Passage du texte
++++++++++++++++++++
Oreille tendue et œil grand ouvert, voilà comment il faut arpenter une ruelle pour saisir l’essence d’une ville. La journaliste Florence Sara G. Ferraris et la photographe Ariel Tarr ont parcouru nombre des 4 000 ruelles montréalaises pour nous offrir Ruelles, un hommage aux gens qui les peuplent.

Ces petites artères souvent cachées s’étirent sur près de 500 kilomètres. Elles épousent des formes en ligne droite, en H, en T et en S. «Terrains de jeux pour les enfants, lieux de passage pour certains et espaces de rencontres pour d’autres, les ruelles montréalaises font partie de l’imaginaire collectif.»

Après la Conquête

Les ruelles n’existaient pas en Nouvelle-France. Elles font leur apparition après la Conquête britannique, permettant aux domestiques de gagner les cuisines sans être vus et aux cochers d’accéder aux écuries des vastes maisons de style anglais.
++++++++++++++++++++
Extrait de données
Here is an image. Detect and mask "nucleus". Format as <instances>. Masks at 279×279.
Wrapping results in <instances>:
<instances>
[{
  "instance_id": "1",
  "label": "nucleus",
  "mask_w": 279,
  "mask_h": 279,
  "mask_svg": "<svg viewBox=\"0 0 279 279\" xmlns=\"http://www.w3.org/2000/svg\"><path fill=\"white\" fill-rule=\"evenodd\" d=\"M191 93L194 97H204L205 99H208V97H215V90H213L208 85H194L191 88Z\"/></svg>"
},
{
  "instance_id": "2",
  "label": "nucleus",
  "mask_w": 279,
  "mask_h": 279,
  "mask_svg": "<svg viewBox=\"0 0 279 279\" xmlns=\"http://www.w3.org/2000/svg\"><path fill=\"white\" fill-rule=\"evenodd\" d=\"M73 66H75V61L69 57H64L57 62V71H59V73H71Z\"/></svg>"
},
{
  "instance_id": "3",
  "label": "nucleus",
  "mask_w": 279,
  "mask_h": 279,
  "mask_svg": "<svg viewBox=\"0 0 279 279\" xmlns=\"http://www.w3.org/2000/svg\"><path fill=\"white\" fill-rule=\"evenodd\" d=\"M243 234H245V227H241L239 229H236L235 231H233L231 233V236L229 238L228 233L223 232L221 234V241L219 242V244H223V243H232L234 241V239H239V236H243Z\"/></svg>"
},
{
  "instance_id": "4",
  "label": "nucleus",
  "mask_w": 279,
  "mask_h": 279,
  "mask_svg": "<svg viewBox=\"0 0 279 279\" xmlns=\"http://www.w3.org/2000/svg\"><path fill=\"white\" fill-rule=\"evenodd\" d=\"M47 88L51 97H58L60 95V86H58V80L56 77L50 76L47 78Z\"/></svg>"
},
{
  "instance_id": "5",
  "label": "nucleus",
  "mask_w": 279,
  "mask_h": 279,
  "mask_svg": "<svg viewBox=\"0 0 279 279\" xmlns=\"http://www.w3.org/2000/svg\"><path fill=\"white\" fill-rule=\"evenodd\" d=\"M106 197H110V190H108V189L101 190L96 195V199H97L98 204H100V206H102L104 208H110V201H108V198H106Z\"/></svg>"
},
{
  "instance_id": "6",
++++++++++++++++++++
Objectif
D'après le texte sur les ruelles montréalaises, sur quelle longueur ces ruelles s'étirent-elles ? Les enregistrements n'ont aucun lien avec le texte.

Résultat
Elles s'étirent sur près de 500 kilomètres.